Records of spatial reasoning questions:
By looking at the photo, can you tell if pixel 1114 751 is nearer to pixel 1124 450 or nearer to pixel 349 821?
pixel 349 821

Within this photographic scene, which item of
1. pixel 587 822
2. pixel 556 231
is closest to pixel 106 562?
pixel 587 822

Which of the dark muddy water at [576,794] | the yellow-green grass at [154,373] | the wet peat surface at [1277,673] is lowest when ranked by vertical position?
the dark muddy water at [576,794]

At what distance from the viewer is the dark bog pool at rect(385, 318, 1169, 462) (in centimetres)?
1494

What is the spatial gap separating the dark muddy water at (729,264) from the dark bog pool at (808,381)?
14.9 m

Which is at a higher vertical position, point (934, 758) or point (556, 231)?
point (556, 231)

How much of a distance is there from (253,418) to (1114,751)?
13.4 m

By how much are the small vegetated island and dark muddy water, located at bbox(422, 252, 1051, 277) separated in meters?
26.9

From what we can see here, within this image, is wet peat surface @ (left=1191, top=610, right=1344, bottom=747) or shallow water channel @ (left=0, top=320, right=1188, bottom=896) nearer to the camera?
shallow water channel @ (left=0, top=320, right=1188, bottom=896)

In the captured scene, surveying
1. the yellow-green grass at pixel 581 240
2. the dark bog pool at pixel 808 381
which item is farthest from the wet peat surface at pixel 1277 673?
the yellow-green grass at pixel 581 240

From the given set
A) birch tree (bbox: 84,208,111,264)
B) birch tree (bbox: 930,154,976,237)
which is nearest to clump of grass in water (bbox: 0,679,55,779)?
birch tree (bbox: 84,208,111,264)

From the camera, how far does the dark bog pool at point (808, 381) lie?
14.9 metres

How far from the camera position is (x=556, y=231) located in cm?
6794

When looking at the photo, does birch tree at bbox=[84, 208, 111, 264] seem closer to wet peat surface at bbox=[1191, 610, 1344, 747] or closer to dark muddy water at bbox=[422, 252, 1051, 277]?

• _Prompt_: Quote every line from the line containing "What is the" through the closing line of the listing, including both.

• _Response_:
What is the spatial gap separating the dark muddy water at (729,264) from the dark bog pool at (808,381)?
14.9 m

Which is at a higher vertical position, point (934, 758) or point (556, 231)?
point (556, 231)

How much of a distance is there from (253,418) to (1114,751)?
13.4 m

By how much are the small vegetated island and dark muddy water, located at bbox(422, 252, 1051, 277) separated in meters?
26.9

From what we can see here, within this image, is wet peat surface @ (left=1191, top=610, right=1344, bottom=747) or shallow water channel @ (left=0, top=320, right=1188, bottom=896) nearer to the camera?
shallow water channel @ (left=0, top=320, right=1188, bottom=896)

In the captured scene, surveying
1. the yellow-green grass at pixel 581 240
2. the dark bog pool at pixel 808 381
which item is farthest from the wet peat surface at pixel 1277 673?
the yellow-green grass at pixel 581 240

From the given set
A) birch tree (bbox: 84,208,111,264)
B) birch tree (bbox: 930,154,976,237)
which is nearest to clump of grass in water (bbox: 0,679,55,779)?
birch tree (bbox: 84,208,111,264)

From the camera, how far does the dark bog pool at point (808, 381) lie?
14.9 metres

How far from the camera position is (x=556, y=231) located in cm?
6794

When looking at the photo, does birch tree at bbox=[84, 208, 111, 264] seem closer to wet peat surface at bbox=[1191, 610, 1344, 747] or closer to dark muddy water at bbox=[422, 252, 1051, 277]?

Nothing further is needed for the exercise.